## TASK BRIEF
Please filter the entries for the word "United" and copy every line that has it.

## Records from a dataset
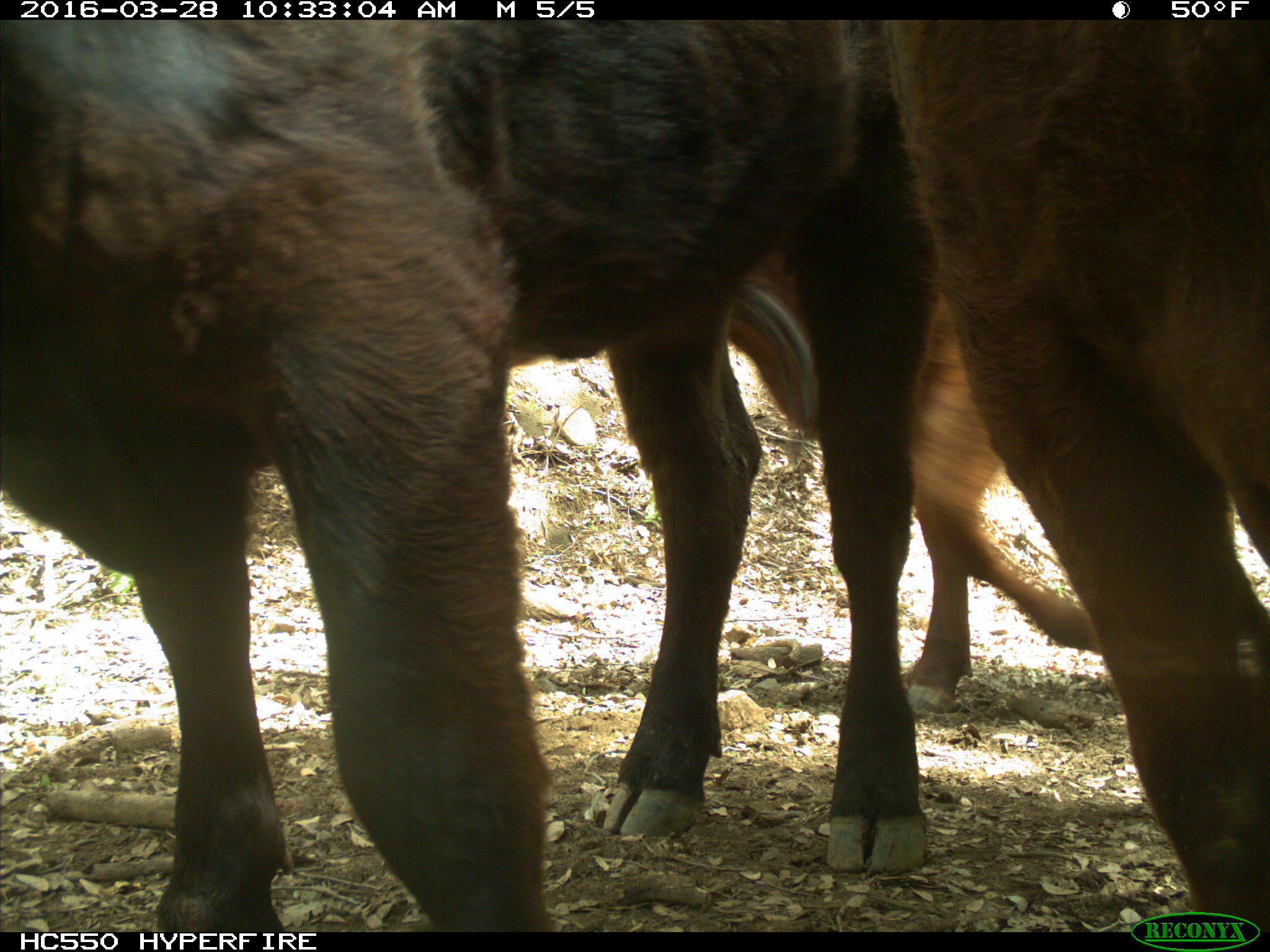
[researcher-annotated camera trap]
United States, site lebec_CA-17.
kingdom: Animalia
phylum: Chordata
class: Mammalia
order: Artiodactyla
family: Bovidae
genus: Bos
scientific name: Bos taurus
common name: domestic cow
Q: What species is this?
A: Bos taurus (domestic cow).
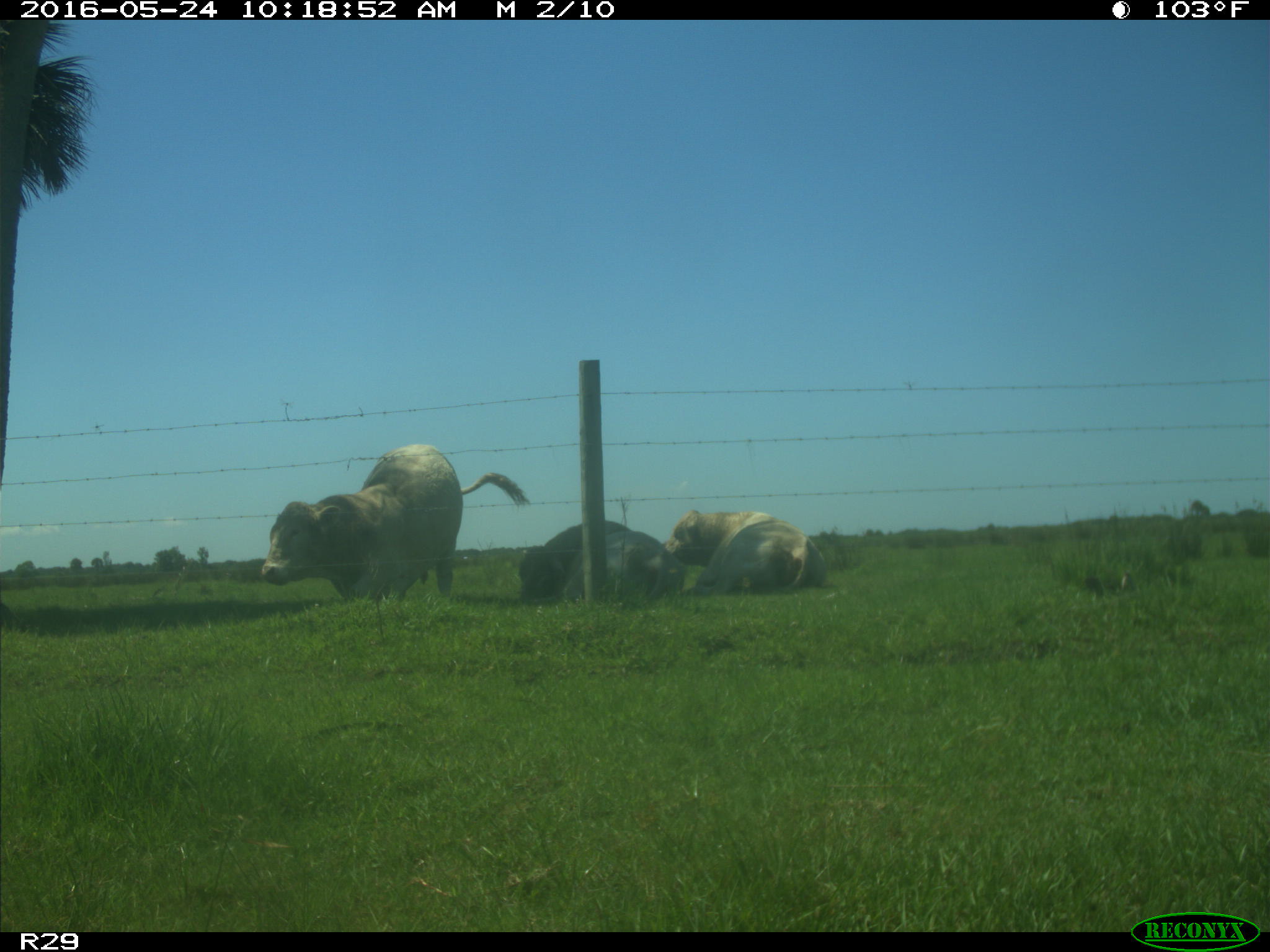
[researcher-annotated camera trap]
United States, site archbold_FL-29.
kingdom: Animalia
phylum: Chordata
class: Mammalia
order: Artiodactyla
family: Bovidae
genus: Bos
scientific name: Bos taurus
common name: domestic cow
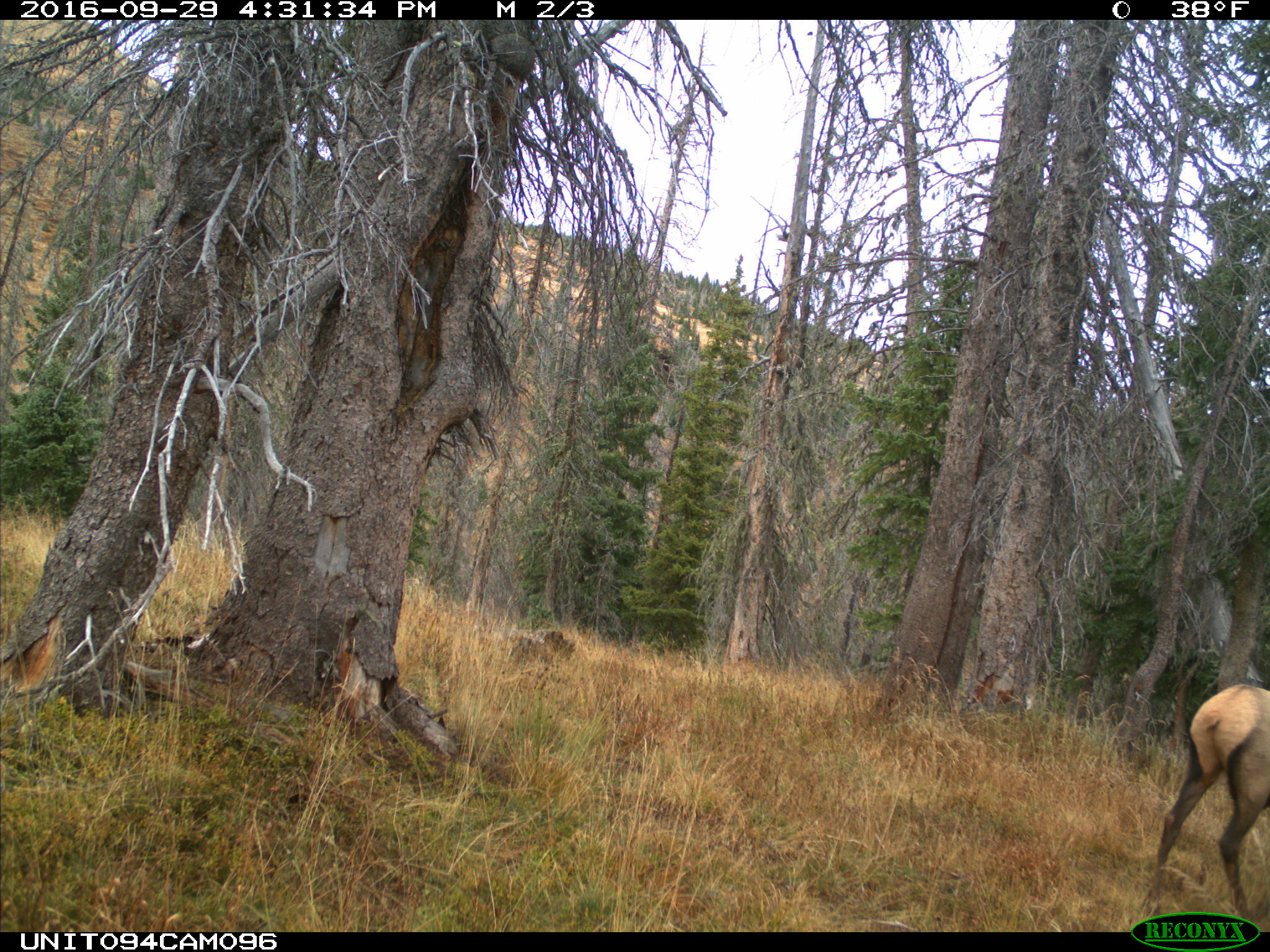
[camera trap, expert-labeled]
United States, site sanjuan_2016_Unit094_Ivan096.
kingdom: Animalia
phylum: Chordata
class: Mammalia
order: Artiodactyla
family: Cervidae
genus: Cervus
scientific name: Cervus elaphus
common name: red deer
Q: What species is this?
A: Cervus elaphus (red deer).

## ANSWER
United States, site lebec_CA-17.
United States, site archbold_FL-29.
United States, site sanjuan_2016_Unit094_Ivan096.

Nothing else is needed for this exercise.